Use #t() for anything where both languages fit naturally on the same line or in the same block:

// Headings
= #t([Introduction], [Introduction])

// Figure captions
#figure(
  image("figures/graph.pdf"),
  caption: t([Graphe de convergence.], [Convergence graph.]),
)

// Metadata
#let thesis-title = t(
  [#smallcaps[Analyse des réseaux pair-à-pair]],
  [#smallcaps[Analysis of Peer-to-Peer Networks]],
)

// Table of contents
#outline(title: t([Table des matières], [Table of Contents]))

This works well for labels, captions, UI text, and any short bilingual string.

Separate .en.typ files: chapter prose

When a chapter is mostly prose (paragraphs of text with embedded math and references), maintaining both languages interleaved with #t() becomes unreadable. Instead, create a parallel English file:

chapters/
  ch1.typ       # French prose
  ch1.en.typ    # English prose
  ch2.typ
  ch2.en.typ

In main.typ, switch between them:

#if lang == "en" {
  include "chapters/ch1.en.typ"
} else {
  include "chapters/ch1.typ"
}

The key insight: math, labels, figures, and references are the same in both files. Only the surrounding prose changes. Compare the boilerplate’s example.typ and example.en.typ to see this in practice.

Rule of thumb

If more than about 5 consecutive lines need translation, use a separate file. Short labels and captions stay inline with #t().

Translation workflow

Step 1: Write the primary language first

Get the French (or English) chapter fully working – correct math, figures placed, cross-references resolving, no compilation warnings.

Step 2: Let an LLM translate

Give the LLM the complete .typ file and ask for a translation. Be explicit:

  • Translate all prose to English (or French).
  • Preserve all Typst markup exactly: #import, labels (<...>), references (@...), math ($...$), function calls.
  • Do not rename labels or references.
  • Preserve the #import line at the top of the file.

An LLM can translate a 15-page chapter in seconds. The output is usually syntactically correct on the first try.

Step 3: Human review

After the LLM produces the translation:

  • Specialized terminology. Academic fields have precise vocabulary. Verify that the LLM used the correct English (or French) terms for your domain.
  • Mathematical prose. Sentences like “Let $f$ be a continuous function on $[0,1]$” need to read naturally in both languages. The LLM usually handles this well, but check.
  • Cultural references. French academic conventions (e.g., “on montre que”) don’t always translate literally.

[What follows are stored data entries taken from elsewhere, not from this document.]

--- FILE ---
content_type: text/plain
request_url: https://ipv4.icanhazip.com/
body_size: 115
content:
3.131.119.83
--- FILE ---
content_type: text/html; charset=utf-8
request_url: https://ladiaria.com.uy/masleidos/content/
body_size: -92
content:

Step 4: Compile and compare

typst compile --input lang=fr main.typ thesis-fr.pdf
typst compile --input lang=en main.typ thesis-en.pdf

Open both PDFs side by side. Check that all figures, equations, and references appear in both versions.

Pitfall: smart quotes around math in HTML

This issue is specific to HTML export but surfaces during bilingual work. Typst’s smart quote algorithm can misidentify the direction of quotation marks when they appear adjacent to math ($...$). For example:

the "value of $x$"   // may produce wrong quote direction in HTML

The fix is to use explicit Unicode quote characters:

LanguageOpeningClosingUnicode
English\u201C\u201D\u{201C} / \u{201D}
French\u00AB\u00BB\u{AB} / \u{BB}

In practice, this only matters for the handful of places where quotes sit next to math. Most prose is unaffected.